■ **問題 1**: インタビュー記事のうち、「第5回は日本大学 生物資源科学部 獣医学科」から「への留学を決意したわけです。」までを、両端を含めて一字一句そのまま引用してください。
■ **問題 2**:
次の(a)〜(c)はインタビュー記事の内容と合っていますか。それぞれ「はい」か「いいえ」で答え、根拠となる記事中の語句をそのまま引用してください。
(a) 近藤先生は大阪で生まれ育った。
(b) 近藤先生はJICAの派遣獣医師としてウガンダで活動した。
(c) インタビューシリーズの名称は「獣医療のミライ」である。

これからの獣医療はどうなっていくのか。
そして、獣医師は今後どのように学んでいくべきか。

インタビューシリーズ「獣医療のミライ」では、
各分野で活躍する新進気鋭のスペシャリストたちに、
研究や臨床から得た経験をもとにした
未来へのビジョンや見解を語っていただきます。

第5回は日本大学 生物資源科学部 獣医学科 獣医病理学研究室 専任講師、米国獣医病理学専門医(解剖病理学) 博士(獣医学)の近藤広孝先生です。

探究の成果を獣医療の総合的な発展に活かす

―近藤先生が獣医療に興味をもったきっかけ、そして病理学の道を選ばれた経緯をお教えください。
 私は東京の下町で生まれ育ち、幼い頃からアヒル、亀、ハムスター、金魚、猫などさまざまな動物を飼っていました。動物に接する生活が当たり前だったのですが、その生死についても身近で、時には事故や病死などショッキングなこともあったことなどから、おのずと獣医師という職業を目指すようになったという感じがしています。大学ではまさに今所属している日本大学の獣医病理学研究室で学び、「もっと研究に没頭したい」と考えはじめました。大学院での研究活動やJICAの派遣獣医師としてのウガンダでの活動などを経て、「専門性をもっと磨きたい」との想いが高まり、米国への留学を決意したわけです。

■ **データ一覧**:

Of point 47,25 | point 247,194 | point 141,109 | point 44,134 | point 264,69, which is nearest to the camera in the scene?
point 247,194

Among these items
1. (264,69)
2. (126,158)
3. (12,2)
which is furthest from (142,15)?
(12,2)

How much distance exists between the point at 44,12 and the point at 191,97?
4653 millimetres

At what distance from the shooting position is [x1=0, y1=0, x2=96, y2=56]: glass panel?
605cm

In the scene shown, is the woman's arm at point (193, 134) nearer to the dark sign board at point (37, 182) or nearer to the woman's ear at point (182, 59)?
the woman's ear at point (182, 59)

---

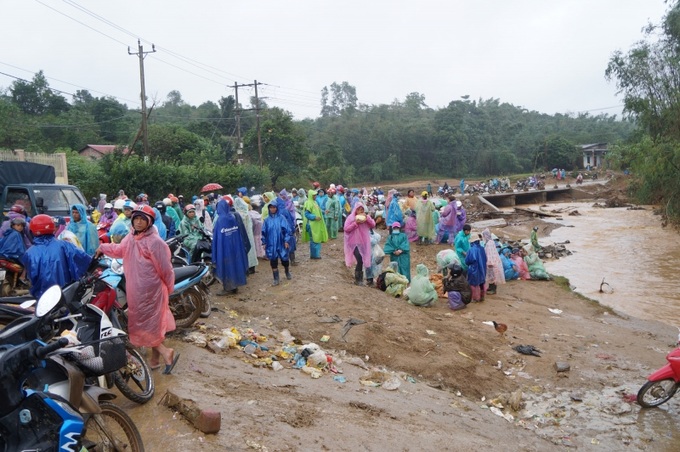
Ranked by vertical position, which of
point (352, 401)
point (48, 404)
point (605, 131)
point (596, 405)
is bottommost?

■ **解答 1**:
第5回は日本大学 生物資源科学部 獣医学科 獣医病理学研究室 専任講師、米国獣医病理学専門医(解剖病理学) 博士(獣医学)の近藤広孝先生です。

探究の成果を獣医療の総合的な発展に活かす

―近藤先生が獣医療に興味をもったきっかけ、そして病理学の道を選ばれた経緯をお教えください。
 私は東京の下町で生まれ育ち、幼い頃からアヒル、亀、ハムスター、金魚、猫などさまざまな動物を飼っていました。動物に接する生活が当たり前だったのですが、その生死についても身近で、時には事故や病死などショッキングなこともあったことなどから、おのずと獣医師という職業を目指すようになったという感じがしています。大学ではまさに今所属している日本大学の獣医病理学研究室で学び、「もっと研究に没頭したい」と考えはじめました。大学院での研究活動やJICAの派遣獣医師としてのウガンダでの活動などを経て、「専門性をもっと磨きたい」との想いが高まり、米国への留学を決意したわけです。

■ **解答 2**:
(a) いいえ。「私は東京の下町で生まれ育ち」
(b) はい。「JICAの派遣獣医師としてのウガンダでの活動」
(c) はい。「インタビューシリーズ「獣医療のミライ」では」